Family Groups
Judge seeks to end myth of family court bias against fathers
He therefore welcomed Government
moves towards greater transparency, hoping that they would
"dispel the myth that there is a gender bias against
fathers within the family justice system".
According to this myth, courts
were improperly refusing to let separated fathers have contact
with children who were living with their mothers.
There were certainly cases,
the appeal judge accepted, where the mother's attitude was
the main reason that children had been kept away from their
fathers. "But, in my experience, it is far more common
for contact to break down due to the behaviour of the non-residential
father."
Lord Justice Wall fully expected
that he would be regarded as "biased and time-serving"
by one of the fathers whose case he had just thrown out, so
he took the unusual step of delivering a lengthy, written
judgment.
David Bradford, the judge concluded,
had "completely lost sight of the principal focus of
the case — the welfare of his son — and had become
wholly preoccupied with what he regards as an ongoing battle
with the mother of his child". But the reason this father
was not seeing his son was nothing to do with what the boy's
mother had done or because of any failure by Judge Hunt, who
had heard the case. The reason was simply "Mr Bradford's
behaviour".
In the case of Shaun O'Connell,
however, Judge Milligan had made remarks at Southampton county
court which the Court of Appeal regarded as gratuitous, though
well-intended. Because of this unnecessary "homily"

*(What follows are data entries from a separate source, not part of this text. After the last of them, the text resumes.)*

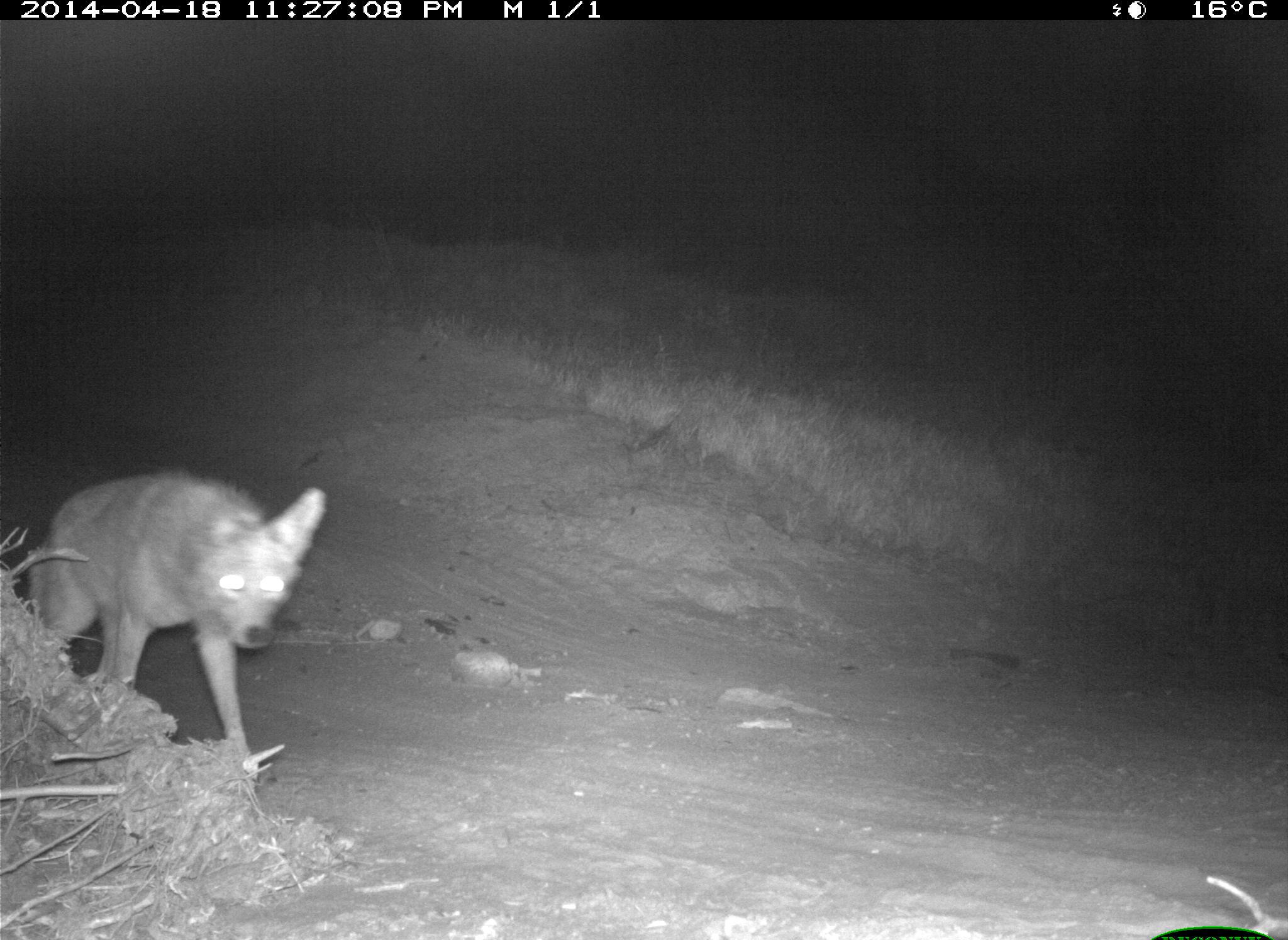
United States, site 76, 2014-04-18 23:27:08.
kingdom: Animalia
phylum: Chordata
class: Mammalia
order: Carnivora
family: Canidae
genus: Canis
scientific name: Canis latrans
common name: coyote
Coyote (Canis latrans).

from the bench, the case was transferred to a different judge,
Mr Justice Coleridge. But then, in Lord Justice Wall's view,
Mr O'Connell blew it.
"Instead of persuading
Mr Justice Coleridge that he had a case which had been misunderstood
by Judge Milligan, the judge found that Mr O'Connell had clearly
demonstrated that everything Judge Milligan had said about
him was correct."
The children's hostility to
their father, the judge found, related directly to his behaviour
towards them. "They had not been alienated by their mother."